Proceedings of the 1st Workshop on Software Distributed Shared Memory (WSSM-99)
Rhodes, Greece, June 1999
Traditional software Distributed Shared Memory (DSM) Systems rely on the virtual memory management mechanisms to detect accesses to shared memory locations and maintain their consistency. This is achieved through the segmentation violation signal (segv) and an associated segv handler. While the steps taken by the segv handler themselves are unavoidable, the involvement of the OS (kernel) and the associated overhead which is significant, can be avoided by careful compile time analysis and code instrumentation.
In this paper, we propose the implementation of CASDSM, a Compiler Assisted Software support approach. In the CAS-DSM implementation, the page fault overhead is avoided by instrumenting the application code at the source level. The overhead caused by the execution of the instrumented code is reduced through aggressive compile time optimizations. We used SUIF, a public domain compiler tool, to implement compile time analysis, instrumentation and optimizations.
In our implementation, the CAS-DSM, we rely on the linear array index analysis for detecting shared memory accesses that could potentially raise a segv. To improve the performance of our approach, instead of introducing the consistency check code immediately before the shared access, as we do in our basic implementation, we aggregate all the inserted code, one for each shared access in a loop, and hoist them above the loop.

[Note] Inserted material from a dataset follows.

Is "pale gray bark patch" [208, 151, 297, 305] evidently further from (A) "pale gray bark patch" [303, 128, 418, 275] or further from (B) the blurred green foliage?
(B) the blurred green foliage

This aggregation and hoisting of the inserted code can be extended to outer loops as well. Taking an aggressive approach, we also propose to discard some of the inserted code, using a simple heuristic. To study the effect of inter-procedural analysis and optimizations in CAS-DSM, we inlined functions manually, and performed constant propagation.

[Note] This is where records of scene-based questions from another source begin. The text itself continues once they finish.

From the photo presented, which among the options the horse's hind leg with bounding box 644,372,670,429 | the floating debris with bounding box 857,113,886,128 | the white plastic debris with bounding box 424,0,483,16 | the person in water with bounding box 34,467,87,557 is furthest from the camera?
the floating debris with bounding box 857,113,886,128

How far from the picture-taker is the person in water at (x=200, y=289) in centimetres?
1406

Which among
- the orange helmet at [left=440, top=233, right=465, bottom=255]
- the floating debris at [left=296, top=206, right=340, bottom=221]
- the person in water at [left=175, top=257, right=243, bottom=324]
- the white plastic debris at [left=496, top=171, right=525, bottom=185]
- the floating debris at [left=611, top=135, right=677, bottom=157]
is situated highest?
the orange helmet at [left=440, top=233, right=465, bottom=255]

We modified CVM, a publicly available software DSM to support the instrumentation inserted by the compiler. Detailed performance evaluation of CAS-DSM is reported using the Splash/Splash2 parallel application benchmarks. The benchmarks were run on an IBM-SP2, a distributed memory machine, for different number of proces sors ranging from 1 to 8. Our method achieves a performance improvement of 10% to 15% for most of the applications compared to the original CVM implementation.